• **EXERCISE REQUIREMENTS**
Could the entries below be retyped exactly and in full?

• **RECORDED DATA**
────────────────────

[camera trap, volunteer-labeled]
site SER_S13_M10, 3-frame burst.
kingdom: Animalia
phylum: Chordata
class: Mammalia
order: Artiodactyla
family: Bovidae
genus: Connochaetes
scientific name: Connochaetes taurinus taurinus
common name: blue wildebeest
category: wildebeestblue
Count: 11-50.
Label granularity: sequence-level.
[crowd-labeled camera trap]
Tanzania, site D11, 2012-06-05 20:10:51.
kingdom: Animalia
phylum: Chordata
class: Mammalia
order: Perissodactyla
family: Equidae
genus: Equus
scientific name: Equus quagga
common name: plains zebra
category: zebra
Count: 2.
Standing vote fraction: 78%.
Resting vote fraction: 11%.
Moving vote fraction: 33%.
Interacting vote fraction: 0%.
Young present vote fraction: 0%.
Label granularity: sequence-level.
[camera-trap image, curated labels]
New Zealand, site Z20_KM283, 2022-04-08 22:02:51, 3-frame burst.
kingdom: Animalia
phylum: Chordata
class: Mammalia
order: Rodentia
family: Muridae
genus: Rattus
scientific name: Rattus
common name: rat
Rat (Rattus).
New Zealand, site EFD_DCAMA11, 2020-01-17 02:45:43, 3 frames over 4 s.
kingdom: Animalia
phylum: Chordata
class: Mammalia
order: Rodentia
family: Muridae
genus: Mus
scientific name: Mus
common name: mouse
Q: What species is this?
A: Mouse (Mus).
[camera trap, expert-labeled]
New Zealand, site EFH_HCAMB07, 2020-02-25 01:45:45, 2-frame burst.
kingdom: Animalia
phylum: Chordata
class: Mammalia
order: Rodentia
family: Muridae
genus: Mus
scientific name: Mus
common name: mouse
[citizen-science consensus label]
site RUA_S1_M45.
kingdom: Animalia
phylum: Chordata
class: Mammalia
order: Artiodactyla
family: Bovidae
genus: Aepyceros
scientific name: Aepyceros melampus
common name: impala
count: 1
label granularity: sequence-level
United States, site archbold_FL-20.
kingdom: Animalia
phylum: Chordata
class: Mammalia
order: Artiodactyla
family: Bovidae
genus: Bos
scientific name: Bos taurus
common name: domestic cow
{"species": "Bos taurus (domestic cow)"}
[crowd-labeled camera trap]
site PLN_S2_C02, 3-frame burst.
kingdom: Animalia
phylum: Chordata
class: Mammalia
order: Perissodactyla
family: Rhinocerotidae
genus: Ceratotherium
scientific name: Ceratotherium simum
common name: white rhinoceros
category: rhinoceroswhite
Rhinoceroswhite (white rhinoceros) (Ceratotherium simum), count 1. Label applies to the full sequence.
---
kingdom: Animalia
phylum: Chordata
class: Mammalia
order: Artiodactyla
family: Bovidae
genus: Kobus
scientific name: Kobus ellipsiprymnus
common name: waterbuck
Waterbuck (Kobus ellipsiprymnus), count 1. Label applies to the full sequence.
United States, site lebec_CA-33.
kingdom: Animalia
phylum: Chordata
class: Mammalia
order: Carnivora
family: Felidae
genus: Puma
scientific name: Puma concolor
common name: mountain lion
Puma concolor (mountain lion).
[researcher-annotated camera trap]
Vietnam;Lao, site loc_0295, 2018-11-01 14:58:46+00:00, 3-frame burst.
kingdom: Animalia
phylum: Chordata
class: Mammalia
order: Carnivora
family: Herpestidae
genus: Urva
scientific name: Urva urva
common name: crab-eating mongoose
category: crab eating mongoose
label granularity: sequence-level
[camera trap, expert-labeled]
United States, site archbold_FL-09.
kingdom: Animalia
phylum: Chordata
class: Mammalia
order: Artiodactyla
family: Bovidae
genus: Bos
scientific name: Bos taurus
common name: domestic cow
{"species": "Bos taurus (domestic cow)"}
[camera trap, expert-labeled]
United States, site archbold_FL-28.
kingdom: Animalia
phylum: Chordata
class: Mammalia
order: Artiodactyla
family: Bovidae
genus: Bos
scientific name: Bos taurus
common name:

────────────────────

• **COMPLETED EXERCISE**
[camera trap, volunteer-labeled]
site SER_S13_M10, 3-frame burst.
kingdom: Animalia
phylum: Chordata
class: Mammalia
order: Artiodactyla
family: Bovidae
genus: Connochaetes
scientific name: Connochaetes taurinus taurinus
common name: blue wildebeest
category: wildebeestblue
Count: 11-50.
Label granularity: sequence-level.
[crowd-labeled camera trap]
Tanzania, site D11, 2012-06-05 20:10:51.
kingdom: Animalia
phylum: Chordata
class: Mammalia
order: Perissodactyla
family: Equidae
genus: Equus
scientific name: Equus quagga
common name: plains zebra
category: zebra
Count: 2.
Standing vote fraction: 78%.
Resting vote fraction: 11%.
Moving vote fraction: 33%.
Interacting vote fraction: 0%.
Young present vote fraction: 0%.
Label granularity: sequence-level.
[camera-trap image, curated labels]
New Zealand, site Z20_KM283, 2022-04-08 22:02:51, 3-frame burst.
kingdom: Animalia
phylum: Chordata
class: Mammalia
order: Rodentia
family: Muridae
genus: Rattus
scientific name: Rattus
common name: rat
Rat (Rattus).
New Zealand, site EFD_DCAMA11, 2020-01-17 02:45:43, 3 frames over 4 s.
kingdom: Animalia
phylum: Chordata
class: Mammalia
order: Rodentia
family: Muridae
genus: Mus
scientific name: Mus
common name: mouse
Q: What species is this?
A: Mouse (Mus).
[camera trap, expert-labeled]
New Zealand, site EFH_HCAMB07, 2020-02-25 01:45:45, 2-frame burst.
kingdom: Animalia
phylum: Chordata
class: Mammalia
order: Rodentia
family: Muridae
genus: Mus
scientific name: Mus
common name: mouse
[citizen-science consensus label]
site RUA_S1_M45.
kingdom: Animalia
phylum: Chordata
class: Mammalia
order: Artiodactyla
family: Bovidae
genus: Aepyceros
scientific name: Aepyceros melampus
common name: impala
count: 1
label granularity: sequence-level
United States, site archbold_FL-20.
kingdom: Animalia
phylum: Chordata
class: Mammalia
order: Artiodactyla
family: Bovidae
genus: Bos
scientific name: Bos taurus
common name: domestic cow
{"species": "Bos taurus (domestic cow)"}
[crowd-labeled camera trap]
site PLN_S2_C02, 3-frame burst.
kingdom: Animalia
phylum: Chordata
class: Mammalia
order: Perissodactyla
family: Rhinocerotidae
genus: Ceratotherium
scientific name: Ceratotherium simum
common name: white rhinoceros
category: rhinoceroswhite
Rhinoceroswhite (white rhinoceros) (Ceratotherium simum), count 1. Label applies to the full sequence.
---
kingdom: Animalia
phylum: Chordata
class: Mammalia
order: Artiodactyla
family: Bovidae
genus: Kobus
scientific name: Kobus ellipsiprymnus
common name: waterbuck
Waterbuck (Kobus ellipsiprymnus), count 1. Label applies to the full sequence.
United States, site lebec_CA-33.
kingdom: Animalia
phylum: Chordata
class: Mammalia
order: Carnivora
family: Felidae
genus: Puma
scientific name: Puma concolor
common name: mountain lion
Puma concolor (mountain lion).
[researcher-annotated camera trap]
Vietnam;Lao, site loc_0295, 2018-11-01 14:58:46+00:00, 3-frame burst.
kingdom: Animalia
phylum: Chordata
class: Mammalia
order: Carnivora
family: Herpestidae
genus: Urva
scientific name: Urva urva
common name: crab-eating mongoose
category: crab eating mongoose
label granularity: sequence-level
[camera trap, expert-labeled]
United States, site archbold_FL-09.
kingdom: Animalia
phylum: Chordata
class: Mammalia
order: Artiodactyla
family: Bovidae
genus: Bos
scientific name: Bos taurus
common name: domestic cow
{"species": "Bos taurus (domestic cow)"}
[camera trap, expert-labeled]
United States, site archbold_FL-28.
kingdom: Animalia
phylum: Chordata
class: Mammalia
order: Artiodactyla
family: Bovidae
genus: Bos
scientific name: Bos taurus
common name:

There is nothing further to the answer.